As for Macbeth, in a letter from 1878 he writes, “I am also sending you herewith my collected works, not my complete ones as I have reason to suspect, for I am awaiting the correction of a third, and a fourth and fifth keep appearing in my prescient mind, which is startled by them like Macbeth by the ghosts of the English kings: ‘What! Will the line stretch out to the crack of doom?’” (p. 6).

He also refers to Twelfth Night.
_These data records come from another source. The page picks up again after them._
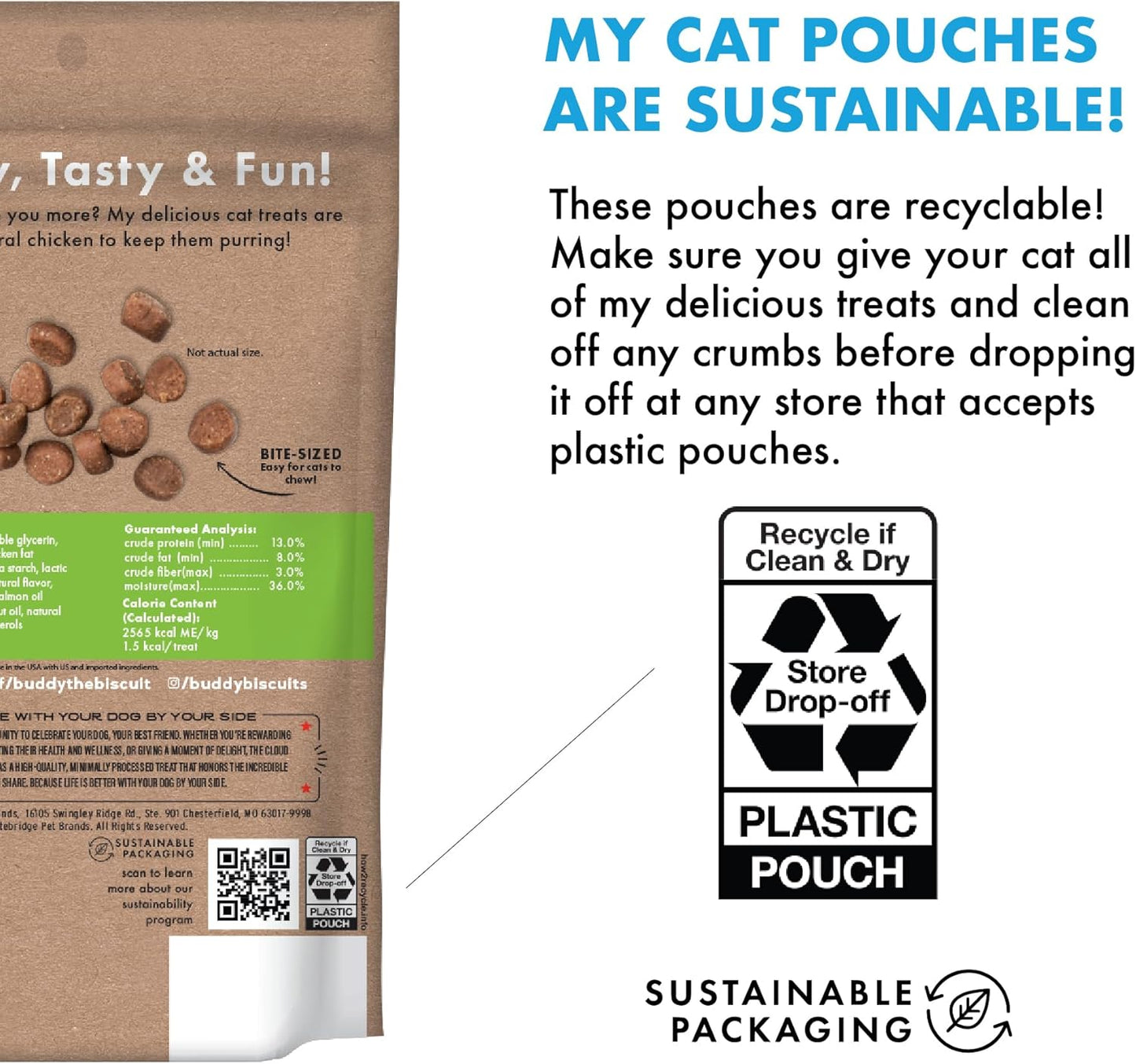Buddy Biscuits 3 Oz Pouch of Grain Free Soft & Chewy Cat Treats Made with Natural Tender Chicken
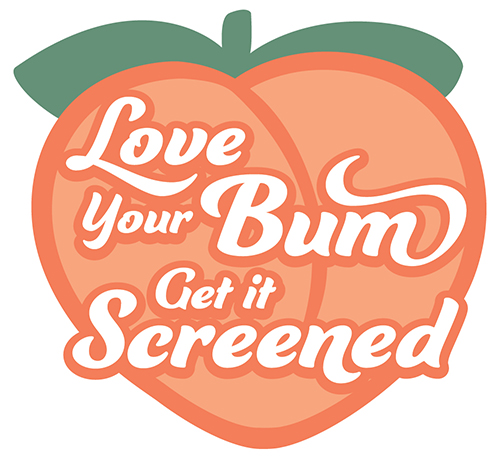 Colon on the Corner logo shows a peach with the words Love Your Bum, Get it Screened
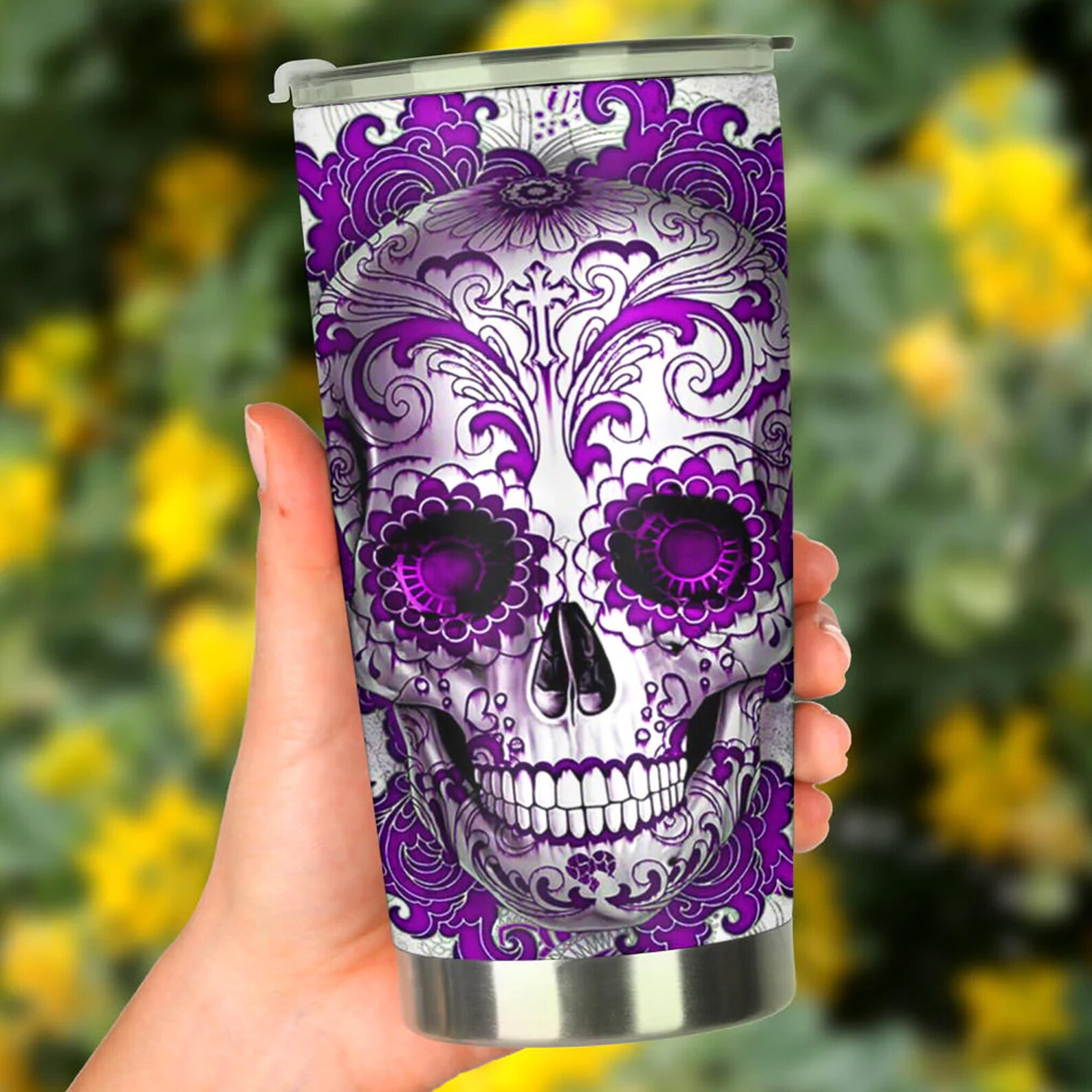 Day of the Dead Tumbler, Sugar Skull Cup Mug Tumbler, Dia De Los ...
In a letter from 1882 he writes: “Remember the words of an Anglo-Saxon poet who invented many gay and sad plays and himself acted in them, one William Shakespeare: ‘Journeys end in lovers meeting,/Every wise man’s son doth know’ and how he goes on to ask: ‘What is love? ‘tis not hereafter;/Present mirth hath present laughter;/What’s to come is still unsure:/In delay there lies no plenty;/Then come kiss me, sweet and twenty,/Youth’s a stuff will not endure.’ But should you not understand these frolicsome lines, consult none other than A.W. Schlegel’s translation of Twelfth Night; or, What You Will” (p. 13).

Freud wrote about The Merchant Of Venice, and in a letter from 1913, he refers to his work: “My closest companion will be my little daughter, who is developing very well at the moment (you will long ago have guessed the subjective condition for the ‘Choice of the Three Caskets’” (p. 301). Freud’s work was actually titled The Theme of The Three Caskets, referring to Portia’s suitors having to choose from three caskets. And he refers to Romeo And Juliet in a letter from 1934: “Our attitude to the two political possibilities for Austria’s future can only be summed up in Mercutio’s line in Romeo And Juliet: ‘A plague on both your houses’” (p. 420). And in the list of addressees, Richard Flatter is described, in part, as a “translator of Shakespeare into German” (p. 465).

This book was published in 1960. The edition I read is from 1975.